Leopoldo Alfredo Pérez Lahsen (born 28 March 1957) is a Chilean politician.

== Early life and education ==
Pérez Lahsen was born on March 28, 1957, in Santiago, Chile. He is the son of Leopoldo Pérez Bobadilla and Elena Lahsen Azar.

He is married to Patricia Le Roy F. and is the father of two children, Daniela Paz and Leopoldo Ignacio.

He completed his primary and secondary education at the Domingo Matte Mesías School in Puente Alto between 1965 and 1970, and later at the San Ignacio de Alonso Ovalle School between 1971 and 1973. In 1974, he graduated from secondary education at the Instituto Nacional General José Miguel Carrera.

Between 1975 and 1978, he studied Agronomy at the Pontifical Catholic University of Chile. In 1980, he entered the Public Administration program at the Faculty of Economic and Administrative Sciences of the University of Chile, graduating with a licentiate degree in 1985.

In 1989, he completed the Second Course on Development and National Security at the National Academy of Political and Strategic Studies of the Ministry of National Defense. In 1996, he obtained a diploma in Business Management from the Pontifical Catholic University of Chile. In 2009, he enrolled in the Master of Public Policy program at the Faculty of Economics and Business of the University of Chile.

Between 1985 and 1986, Pérez served as a teaching assistant in Fiscal Economics at the School of Public Administration of the University of Chile. From 1988 to 1991, he held a similar position in the course *Public Administration Seminar II* at the same institution.

In 1985, he worked as a researcher at the Department of Fisheries Economics of the Fisheries Development Institute (IFOP), affiliated with the Chilean Economic Development Agency (CORFO). From 1986 to 1991, he served in the Department of Planning and Management Control, later becoming head of the Technical Planning Unit between 1991 and 1993. From 1993 until December 2000, he was National Head of Pre-shipment.

From 2001 onward, he worked at the Municipality of Puente Alto during the administration of Mayor Manuel José Ossandón Irarrázabal. Between 2000 and 2010, he served as Municipal Secretary of Planning (SECPLA) and concurrently held responsibilities as acting mayor.
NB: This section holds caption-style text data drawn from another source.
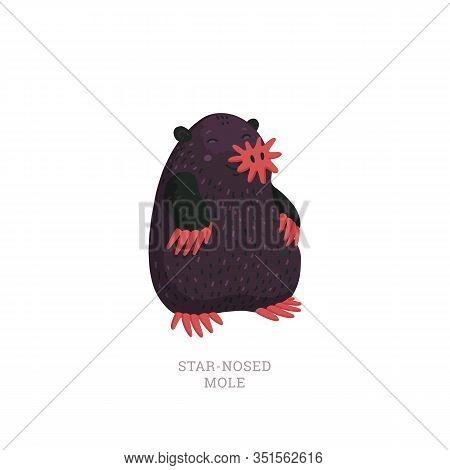 Rare Animals Collection. Star-nosed Mole, Condylura Cristata. North American Mole With Sensitive Sta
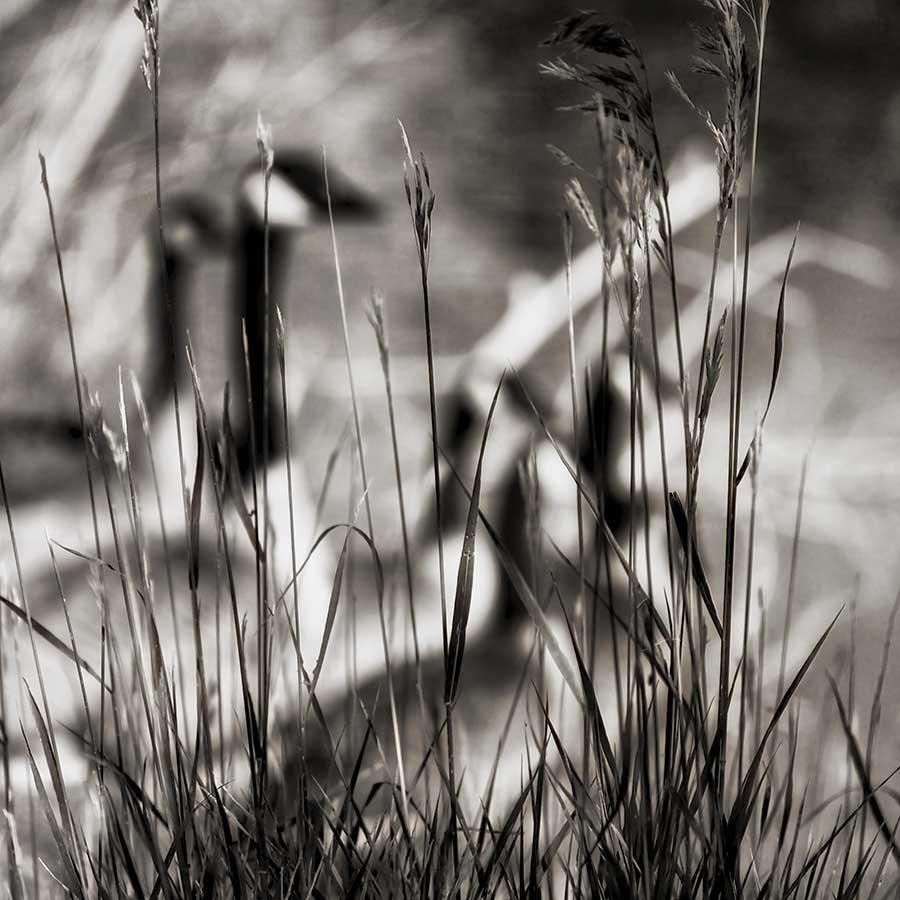 thephotographer-1web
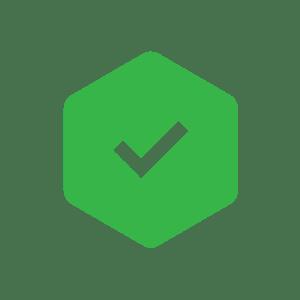icone check vert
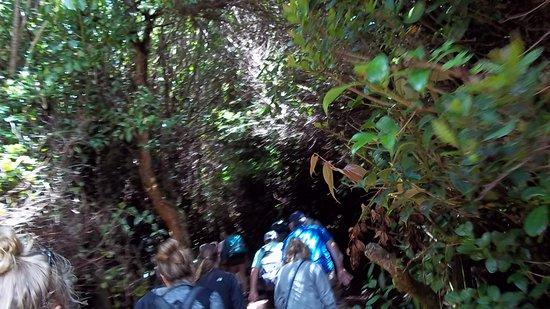Poas Volcano National Park, Costa Rica: el sendero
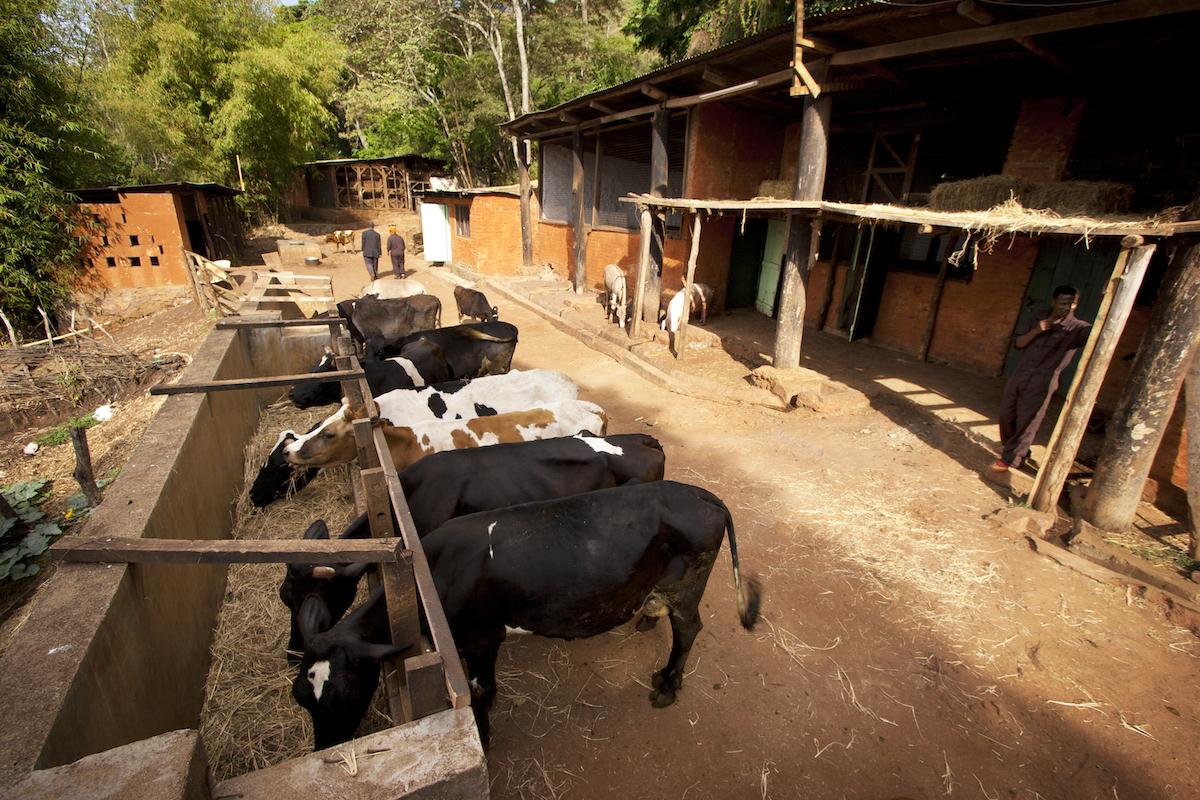 Gibbs_Farm_Tanzania_Safari_Cows_1_Takims_Holidays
In November 2002, he participated in an international congress on crime prevention through urban design, policing, and institutional coordination, held in Barcelona, Spain.

== Political career ==
Pérez began his political involvement in 1983 as Secretary General of the Student Council of the Public Administration program at the University of Chile. In 1987, he was among the founding members of the National Renewal party (RN).
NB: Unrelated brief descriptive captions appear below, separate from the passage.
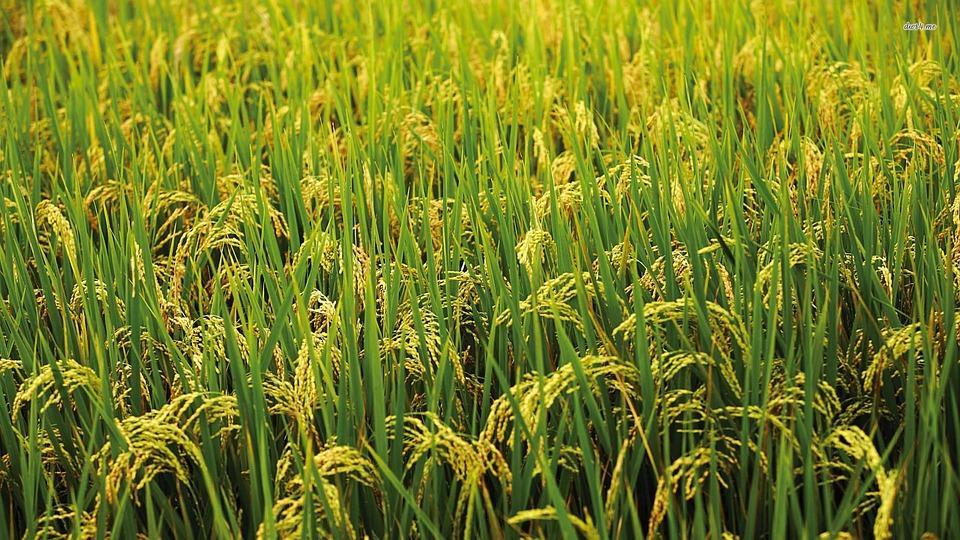 Rice, Village, City
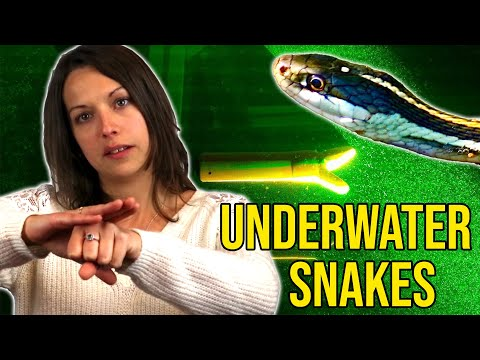 <p>When catching prey underwater snakes use two main techniques: the frontal strike and the lateral strike. By studying real snakes in the lab at ESPCI/MNHN, Marion Segall was able to recreate the setup using a 3D-printed snake head and laser visualisation techniques, which allowed for the forces involved in each strike to be measured. </p>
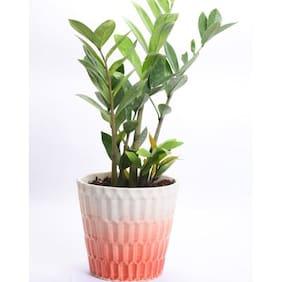 Ombre ZZ plant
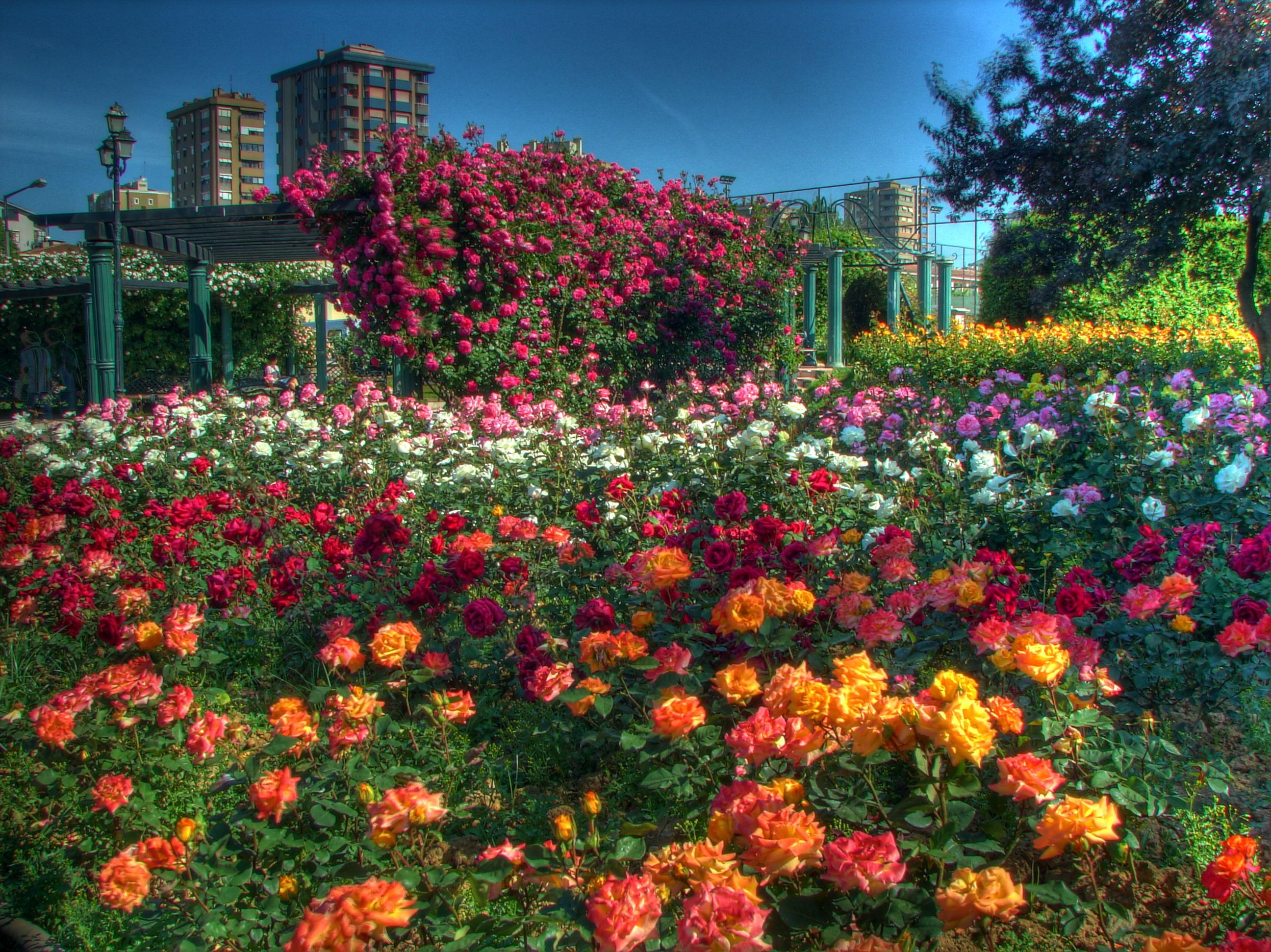 Göztepe Park, Kadıköy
Between 1993 and 1994, he served as communal president of RN in Puente Alto. For the municipal elections of December 2000, he acted as campaign manager for mayoral candidate Manuel José Ossandón.
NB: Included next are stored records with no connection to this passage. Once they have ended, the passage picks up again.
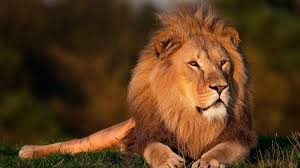 free photo lion lion king forest king lion free image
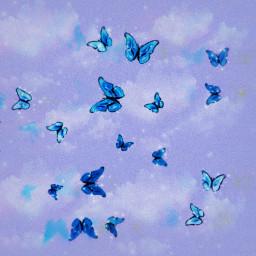 freetoedit butterfly butterflies bluebutterfly blue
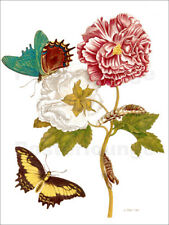 Póster, lienzo o cuadro en metacrilato Roses with Lepidoptera M... - M. Merian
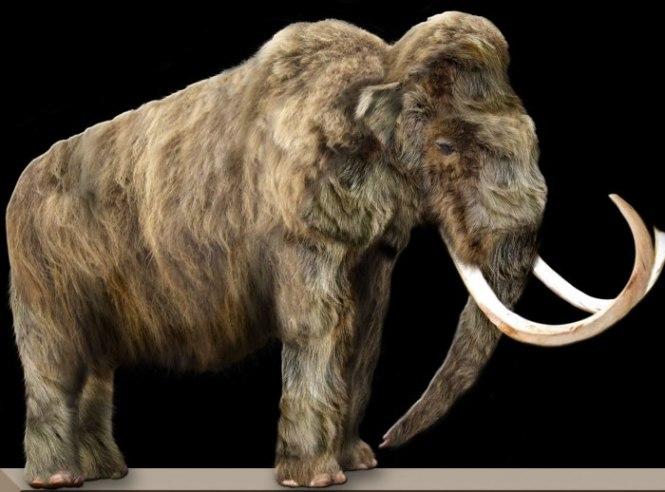 Mammoet - TOP 10 EXCTINCT ANIMALS IN HISTORY | PERISHED ANIMALS SPECIES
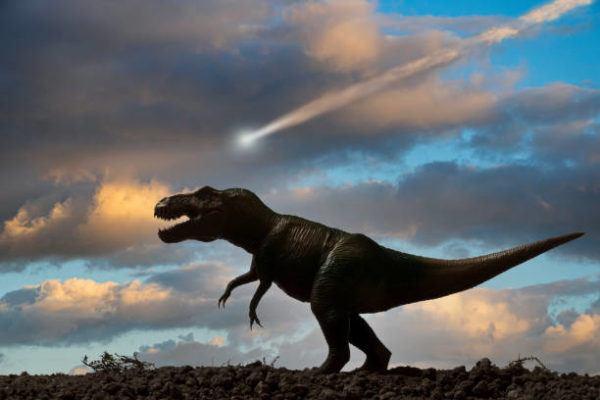 Dinosaurios que eran que tipos habia y por que se extingueron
At the end of 2009, following the decision of Deputy Maximiano Errázuriz not to seek re-election in the 29th District of the Metropolitan Region, Pérez was selected as the National Renewal candidate to fill the vacancy.

In the November 2017 parliamentary elections, he was re-elected as a Deputy of the Republic representing National Renewal for the 12th District of the Metropolitan Region of Santiago, within the Chile Vamos coalition, serving for the 2018–2022 legislative period. He obtained 29,984 votes, corresponding to 8.60% of the validly cast ballots.

In the 2021 parliamentary elections, he did not seek re-election. Law No. 21,238 of 2020 established a limit of two consecutive terms for deputies.